Read Complete Works of Emile Zola Online
Authors: Émile Zola
Then Madame Caroline did not say a word, but simply took hold of them and pressed them tightly to her heart. It was the only thing that she could do; she wept with them.
And the two unfortunates understood her; their tears began to course more gently. Though no consolation was possible, would it not still be necessary to live, to live on in spite of everything?

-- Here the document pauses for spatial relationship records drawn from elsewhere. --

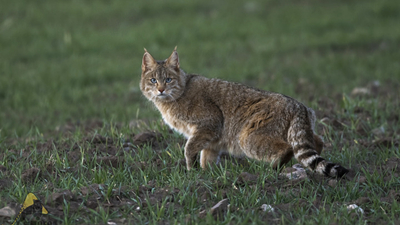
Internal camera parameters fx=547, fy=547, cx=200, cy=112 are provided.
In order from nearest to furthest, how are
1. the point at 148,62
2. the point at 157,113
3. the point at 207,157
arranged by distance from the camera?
1. the point at 207,157
2. the point at 148,62
3. the point at 157,113

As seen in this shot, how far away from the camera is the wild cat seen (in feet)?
18.3

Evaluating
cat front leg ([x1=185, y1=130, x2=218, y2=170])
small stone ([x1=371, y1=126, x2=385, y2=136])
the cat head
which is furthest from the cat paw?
small stone ([x1=371, y1=126, x2=385, y2=136])

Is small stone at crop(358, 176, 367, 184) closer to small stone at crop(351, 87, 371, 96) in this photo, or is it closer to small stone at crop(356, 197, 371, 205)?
small stone at crop(356, 197, 371, 205)

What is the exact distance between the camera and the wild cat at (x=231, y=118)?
5.59 meters

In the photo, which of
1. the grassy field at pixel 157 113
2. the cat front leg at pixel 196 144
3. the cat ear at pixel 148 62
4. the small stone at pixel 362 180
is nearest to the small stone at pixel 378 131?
the grassy field at pixel 157 113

When Madame Caroline was again in the street she caught sight of Busch conferring with La Méchain. He hailed a cab, pushed Léonie into it, and then disappeared. But, as Madame Caroline was hurrying away, La Méchain marched straight up to her. She had no doubt been waiting for her, for she immediately began to talk of Victor, like one who already knew what had happened on the previous day at the Institute of Work. Since Saccard’s refusal to pay the four thousand francs she had been living in a perfect rage, ever exerting her ingenuity in search of some means by which she might further exploit the affair; and thus she had just learnt the story at the Boulevard Bineau, where she frequently went, in the hope of hearing something to her advantage. Her plan must have been settled upon, for she declared to Madame Caroline that she should immediately begin searching for Victor. The poor child! she said, it was too terrible to abandon him in this way to his evil instincts; he must be found again, if they did not wish to see him some fine morning in the dock. And as she spoke, her little eyes, peeping out of her fat face, searchingly scrutinised the good lady, whom she was happy to find in such distress, for she reflected that, after she had found the boy, she would be able to get some more five-franc pieces out of her.

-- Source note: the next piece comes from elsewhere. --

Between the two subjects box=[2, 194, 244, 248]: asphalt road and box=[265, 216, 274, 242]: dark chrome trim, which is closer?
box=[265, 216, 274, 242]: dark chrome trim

‘So it is agreed, madame,’ she said. ‘I am going to look after the matter. In case you should desire any news, don’t take the trouble to go all the way to the Rue Marcadet, but call at Monsieur Busch’s office, in the Rue Feydeau, where you are certain to find me every day at about four o’clock.’
Madame Caroline returned to the Rue Saint-Lazare, tormented by a new anxiety. There was that young monster free, roaming the world; and who could tell what evil hereditary instincts he might not seek to satisfy, like some devouring wolf? She made a hasty meal, and then took a cab, consumed by her desire to obtain some information at once, and having time, she found, to go to the Boulevard Bineau before her visit to the Conciergerie. On the way, amidst the agitation of her fever, an idea seized hold of her and mastered her: to call on Maxime first of all, take him to the Institute, and force him to concern himself about Victor, who was his brother after all. He, Maxime, alone remained rich; he alone could intervene and deal with the matter to some purpose.

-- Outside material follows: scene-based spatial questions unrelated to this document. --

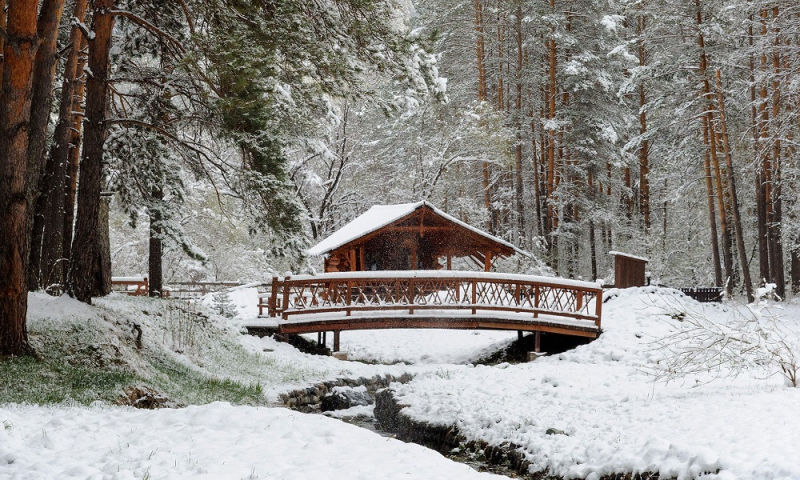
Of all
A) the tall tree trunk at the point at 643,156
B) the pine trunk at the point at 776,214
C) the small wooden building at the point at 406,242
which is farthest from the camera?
the tall tree trunk at the point at 643,156

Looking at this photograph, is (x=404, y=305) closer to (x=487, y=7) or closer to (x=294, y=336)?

But Madame Caroline had no sooner entered the hall of the luxurious little residence in the Avenue de l’Impératrice than she felt a chill. Upholsterers were removing the hangings and carpets, servants were covering the chairs and chandeliers; while from all the pretty trifles which were being moved about came a dying perfume, like that of a bouquet thrown away on the morrow of a ball. And in the bedroom she found Maxime between two huge trunks in which his valet was packing a marvellous outfit, as rich and delicate as a bride’s.
As soon as he perceived her the young man spoke, in a dry, frigid voice. ‘Ah! is it you? Your visit is well timed. It will save me from writing to you. I have had enough of it all, and I am going away.’
‘What! You are going away?’
‘Yes, I start this evening; I am going to spend the winter at Naples.’
And when, with a wave of the hand, he had sent his valet away, he continued: ‘You are mistaken if you imagine that I have been at all amused at having my father in the Conciergerie during the last six months! I am certainly not going to stay here to see him in the dock, though I utterly detest travelling. But then they have fine weather in the South; I am taking what I am most likely to require, and perhaps after all I shan’t feel so much bored.’
She looked at him as he stood there so correctly groomed; she looked at the overflowing trunks, in which lay nothing belonging to wife or mistress, nothing but what served for the worship of himself; and all the same she made the venture.
‘I had come to ask a service of you,’ she said; and forthwith she told the story — Victor a bandit, Victor a fugitive, capable of every crime. ‘We cannot abandon him,’ she added. ‘Come with me; let us unite our efforts.’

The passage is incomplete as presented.